Pada 3 Maret 2011, Bank Indonesia telah mengeluarkan Peraturan Bank Indonesia (PBI) nomor 13/11/PBI/2011 tentang Pencabutan atas PBI Nomor 3/2/PBI/2001 tentang Pemberian Kredit Usaha Kecil dan Surat Edaran Bank Indonesia Nomor 3/9/BKR perihal Petunjuk Pelaksanaan Pemberiaan Kredit Usaha Kecil. Pertimbangan utama BI lebih bersifat pertimbangan acuan hukum dan perundangan semata. PBI yang telah dicabut masih mengacu kepada UU Nomor 9 tahun 1995 tentang Usaha Kecil, padahal UU tersebut sduah tidak berlaku lagi, diganti dengan UU Nomor 20 Tahun 2008 tentang Usaha Mikro, Kecil, dan Menengah. Namun apakah pencabutan PBI tersebut menimbulkan “kekosongan” regulasi di tingkat PBI, yang berdampak terhadap kepedulian perbankan nasional kepada usaha kecil di Indonesia ?

Data yang Diberikan:

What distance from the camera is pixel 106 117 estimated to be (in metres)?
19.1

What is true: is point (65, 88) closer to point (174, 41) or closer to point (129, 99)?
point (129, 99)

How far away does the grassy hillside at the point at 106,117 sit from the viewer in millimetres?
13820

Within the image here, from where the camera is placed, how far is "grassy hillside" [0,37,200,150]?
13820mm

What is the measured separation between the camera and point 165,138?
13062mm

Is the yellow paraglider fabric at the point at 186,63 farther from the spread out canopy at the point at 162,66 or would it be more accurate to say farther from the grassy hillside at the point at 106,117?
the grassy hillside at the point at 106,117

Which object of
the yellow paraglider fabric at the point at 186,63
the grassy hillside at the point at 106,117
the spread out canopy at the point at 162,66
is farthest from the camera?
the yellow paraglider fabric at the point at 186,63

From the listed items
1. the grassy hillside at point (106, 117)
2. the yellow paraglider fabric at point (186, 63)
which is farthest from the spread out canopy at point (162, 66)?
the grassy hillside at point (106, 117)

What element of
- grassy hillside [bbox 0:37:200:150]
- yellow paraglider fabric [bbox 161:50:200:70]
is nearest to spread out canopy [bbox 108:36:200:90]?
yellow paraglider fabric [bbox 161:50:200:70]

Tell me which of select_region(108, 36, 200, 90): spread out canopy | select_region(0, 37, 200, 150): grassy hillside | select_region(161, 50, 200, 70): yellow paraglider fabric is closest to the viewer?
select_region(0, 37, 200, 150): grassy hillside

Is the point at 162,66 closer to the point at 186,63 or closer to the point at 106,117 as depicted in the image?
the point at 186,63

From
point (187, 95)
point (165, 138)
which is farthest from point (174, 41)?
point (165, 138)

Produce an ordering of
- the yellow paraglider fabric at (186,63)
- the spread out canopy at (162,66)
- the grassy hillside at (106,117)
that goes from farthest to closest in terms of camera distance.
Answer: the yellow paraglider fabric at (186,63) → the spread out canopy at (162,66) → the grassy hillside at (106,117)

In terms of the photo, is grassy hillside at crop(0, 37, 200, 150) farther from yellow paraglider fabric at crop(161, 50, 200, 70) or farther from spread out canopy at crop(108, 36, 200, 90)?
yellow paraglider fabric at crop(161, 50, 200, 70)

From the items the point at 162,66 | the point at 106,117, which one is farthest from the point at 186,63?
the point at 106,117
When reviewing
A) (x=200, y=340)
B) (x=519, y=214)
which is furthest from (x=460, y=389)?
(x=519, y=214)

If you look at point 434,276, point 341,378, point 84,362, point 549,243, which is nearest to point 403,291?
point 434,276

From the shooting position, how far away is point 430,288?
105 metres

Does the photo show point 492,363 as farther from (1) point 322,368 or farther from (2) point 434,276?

Yang Perlu Dikerjakan:
1. Menurut kutipan terpilih, apa alasan Bank Indonesia mencabut PBI Nomor 3/2/PBI/2001? Jelaskan dalam satu sampai tiga kalimat.
2. Sebutkan semua peraturan, surat edaran, dan undang-undang yang disebut beserta nomornya dalam kutipan terpilih.

Jawaban Setiap Tugas:
1. Pertimbangan utamanya adalah acuan hukum. PBI tersebut masih mengacu pada UU Nomor 9 Tahun 1995 tentang Usaha Kecil. Padahal UU itu sudah tidak berlaku lagi dan telah diganti dengan UU Nomor 20 Tahun 2008 tentang Usaha Mikro, Kecil, dan Menengah.

2.
- Peraturan Bank Indonesia Nomor 13/11/PBI/2011
- Peraturan Bank Indonesia Nomor 3/2/PBI/2001 tentang Pemberian Kredit Usaha Kecil
- Surat Edaran Bank Indonesia Nomor 3/9/BKR
- UU Nomor 9 Tahun 1995 tentang Usaha Kecil
- UU Nomor 20 Tahun 2008 tentang Usaha Mikro, Kecil, dan Menengah